- What this task involves -
Everything in the listing below from the line containing "object boxes (frame 2" through the line containing "order: Proboscidea" must be repeated exactly; the remaining lines are not wanted.

--- Material shown Enclosed Below ---

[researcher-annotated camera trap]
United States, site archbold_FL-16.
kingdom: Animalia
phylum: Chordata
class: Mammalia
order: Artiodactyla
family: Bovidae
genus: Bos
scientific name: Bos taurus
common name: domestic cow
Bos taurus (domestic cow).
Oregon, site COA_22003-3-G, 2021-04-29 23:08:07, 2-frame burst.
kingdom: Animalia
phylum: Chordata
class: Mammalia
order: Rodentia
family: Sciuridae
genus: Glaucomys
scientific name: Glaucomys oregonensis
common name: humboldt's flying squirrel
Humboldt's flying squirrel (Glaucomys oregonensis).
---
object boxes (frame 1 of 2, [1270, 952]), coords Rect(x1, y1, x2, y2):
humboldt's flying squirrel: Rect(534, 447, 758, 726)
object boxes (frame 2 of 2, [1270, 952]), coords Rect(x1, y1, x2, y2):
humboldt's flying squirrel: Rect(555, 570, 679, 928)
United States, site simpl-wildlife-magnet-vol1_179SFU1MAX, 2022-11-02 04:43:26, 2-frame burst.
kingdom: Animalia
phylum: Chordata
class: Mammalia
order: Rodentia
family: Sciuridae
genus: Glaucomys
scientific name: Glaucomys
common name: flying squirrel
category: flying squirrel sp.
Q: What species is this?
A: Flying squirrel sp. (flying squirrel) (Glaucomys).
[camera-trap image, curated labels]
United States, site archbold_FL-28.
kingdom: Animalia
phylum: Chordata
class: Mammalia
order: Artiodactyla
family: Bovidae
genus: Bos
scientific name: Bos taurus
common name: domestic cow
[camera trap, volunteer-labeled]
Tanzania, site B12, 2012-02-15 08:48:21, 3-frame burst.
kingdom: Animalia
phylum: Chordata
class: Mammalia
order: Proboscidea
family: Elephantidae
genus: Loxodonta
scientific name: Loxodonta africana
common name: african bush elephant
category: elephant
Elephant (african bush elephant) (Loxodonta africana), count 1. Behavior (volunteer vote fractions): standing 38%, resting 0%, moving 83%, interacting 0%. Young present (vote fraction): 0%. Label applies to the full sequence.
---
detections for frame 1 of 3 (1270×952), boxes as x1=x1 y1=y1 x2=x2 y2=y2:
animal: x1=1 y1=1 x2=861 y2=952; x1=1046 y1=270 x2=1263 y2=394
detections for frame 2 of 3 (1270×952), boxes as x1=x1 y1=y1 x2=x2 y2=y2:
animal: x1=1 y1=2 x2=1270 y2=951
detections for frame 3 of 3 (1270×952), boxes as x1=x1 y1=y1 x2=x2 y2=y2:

--- End of Enclosed Material shown ---

- Result below -
object boxes (frame 2 of 2, [1270, 952]), coords Rect(x1, y1, x2, y2):
humboldt's flying squirrel: Rect(555, 570, 679, 928)
United States, site simpl-wildlife-magnet-vol1_179SFU1MAX, 2022-11-02 04:43:26, 2-frame burst.
kingdom: Animalia
phylum: Chordata
class: Mammalia
order: Rodentia
family: Sciuridae
genus: Glaucomys
scientific name: Glaucomys
common name: flying squirrel
category: flying squirrel sp.
Q: What species is this?
A: Flying squirrel sp. (flying squirrel) (Glaucomys).
[camera-trap image, curated labels]
United States, site archbold_FL-28.
kingdom: Animalia
phylum: Chordata
class: Mammalia
order: Artiodactyla
family: Bovidae
genus: Bos
scientific name: Bos taurus
common name: domestic cow
[camera trap, volunteer-labeled]
Tanzania, site B12, 2012-02-15 08:48:21, 3-frame burst.
kingdom: Animalia
phylum: Chordata
class: Mammalia
order: Proboscidea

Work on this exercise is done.